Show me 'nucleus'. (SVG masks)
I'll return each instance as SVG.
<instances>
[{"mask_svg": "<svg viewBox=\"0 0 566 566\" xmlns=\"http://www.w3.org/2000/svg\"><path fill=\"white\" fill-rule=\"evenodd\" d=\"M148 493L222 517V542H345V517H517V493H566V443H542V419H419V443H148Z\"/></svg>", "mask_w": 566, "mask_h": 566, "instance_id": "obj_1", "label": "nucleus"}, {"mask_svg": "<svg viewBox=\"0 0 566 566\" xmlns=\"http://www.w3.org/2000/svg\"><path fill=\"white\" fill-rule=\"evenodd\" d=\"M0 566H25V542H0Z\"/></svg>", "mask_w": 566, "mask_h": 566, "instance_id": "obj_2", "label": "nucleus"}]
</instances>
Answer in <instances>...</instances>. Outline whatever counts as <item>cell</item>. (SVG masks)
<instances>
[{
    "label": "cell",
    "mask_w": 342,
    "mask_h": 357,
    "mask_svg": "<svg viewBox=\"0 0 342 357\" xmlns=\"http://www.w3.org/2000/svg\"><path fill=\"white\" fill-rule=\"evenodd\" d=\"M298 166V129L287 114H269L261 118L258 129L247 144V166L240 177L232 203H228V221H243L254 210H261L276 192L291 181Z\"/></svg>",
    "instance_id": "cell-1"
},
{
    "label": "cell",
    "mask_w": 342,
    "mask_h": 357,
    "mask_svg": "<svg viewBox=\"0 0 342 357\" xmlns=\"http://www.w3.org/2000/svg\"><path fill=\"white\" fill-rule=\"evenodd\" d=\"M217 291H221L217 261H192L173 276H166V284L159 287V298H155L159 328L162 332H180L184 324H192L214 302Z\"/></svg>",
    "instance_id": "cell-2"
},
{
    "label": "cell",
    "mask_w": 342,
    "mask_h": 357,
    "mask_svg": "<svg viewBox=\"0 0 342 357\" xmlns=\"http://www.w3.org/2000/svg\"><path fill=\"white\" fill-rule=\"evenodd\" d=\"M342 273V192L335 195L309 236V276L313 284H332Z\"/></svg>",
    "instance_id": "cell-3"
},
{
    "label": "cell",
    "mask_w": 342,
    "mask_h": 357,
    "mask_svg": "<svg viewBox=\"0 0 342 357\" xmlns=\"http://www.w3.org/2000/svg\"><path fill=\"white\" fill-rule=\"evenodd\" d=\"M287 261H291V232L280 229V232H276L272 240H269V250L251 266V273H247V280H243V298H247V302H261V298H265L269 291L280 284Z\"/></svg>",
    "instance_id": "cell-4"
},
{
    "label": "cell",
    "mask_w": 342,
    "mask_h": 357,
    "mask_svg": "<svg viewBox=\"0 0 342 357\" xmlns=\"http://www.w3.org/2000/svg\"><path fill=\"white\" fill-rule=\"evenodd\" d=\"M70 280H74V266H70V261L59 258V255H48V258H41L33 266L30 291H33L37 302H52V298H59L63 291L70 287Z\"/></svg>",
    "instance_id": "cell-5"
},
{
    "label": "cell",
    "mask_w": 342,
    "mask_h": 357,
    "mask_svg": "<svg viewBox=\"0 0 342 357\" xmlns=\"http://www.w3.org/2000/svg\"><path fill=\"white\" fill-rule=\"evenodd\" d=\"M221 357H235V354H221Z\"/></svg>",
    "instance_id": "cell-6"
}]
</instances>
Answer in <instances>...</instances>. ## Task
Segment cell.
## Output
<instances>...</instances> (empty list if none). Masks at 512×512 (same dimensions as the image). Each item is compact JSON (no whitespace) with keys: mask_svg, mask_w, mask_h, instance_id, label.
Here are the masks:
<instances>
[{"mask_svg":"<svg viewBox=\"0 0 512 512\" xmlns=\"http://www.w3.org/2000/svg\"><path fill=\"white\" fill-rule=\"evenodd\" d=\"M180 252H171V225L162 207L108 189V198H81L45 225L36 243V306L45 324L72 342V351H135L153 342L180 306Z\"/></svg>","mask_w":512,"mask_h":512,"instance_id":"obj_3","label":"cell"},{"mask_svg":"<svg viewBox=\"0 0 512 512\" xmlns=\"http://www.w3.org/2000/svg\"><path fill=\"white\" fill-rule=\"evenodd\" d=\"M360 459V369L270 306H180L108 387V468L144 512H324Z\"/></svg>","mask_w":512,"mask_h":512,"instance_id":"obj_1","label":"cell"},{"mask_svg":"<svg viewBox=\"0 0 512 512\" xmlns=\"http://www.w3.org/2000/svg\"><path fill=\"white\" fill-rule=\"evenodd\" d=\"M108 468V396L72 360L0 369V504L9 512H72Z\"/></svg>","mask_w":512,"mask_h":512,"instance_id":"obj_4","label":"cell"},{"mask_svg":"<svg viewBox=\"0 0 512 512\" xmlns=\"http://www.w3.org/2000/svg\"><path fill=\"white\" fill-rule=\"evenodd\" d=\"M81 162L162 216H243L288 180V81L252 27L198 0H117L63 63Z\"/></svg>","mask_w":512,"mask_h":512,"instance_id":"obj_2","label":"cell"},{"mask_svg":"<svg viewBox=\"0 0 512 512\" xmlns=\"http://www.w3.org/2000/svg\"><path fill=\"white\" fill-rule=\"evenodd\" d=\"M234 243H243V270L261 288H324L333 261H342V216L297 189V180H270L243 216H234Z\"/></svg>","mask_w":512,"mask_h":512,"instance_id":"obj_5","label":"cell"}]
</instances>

────────────────────

> _Stated goal_
How many lines in the records above contain the string "item"? Reply with the number alone.

> _Answer below_
2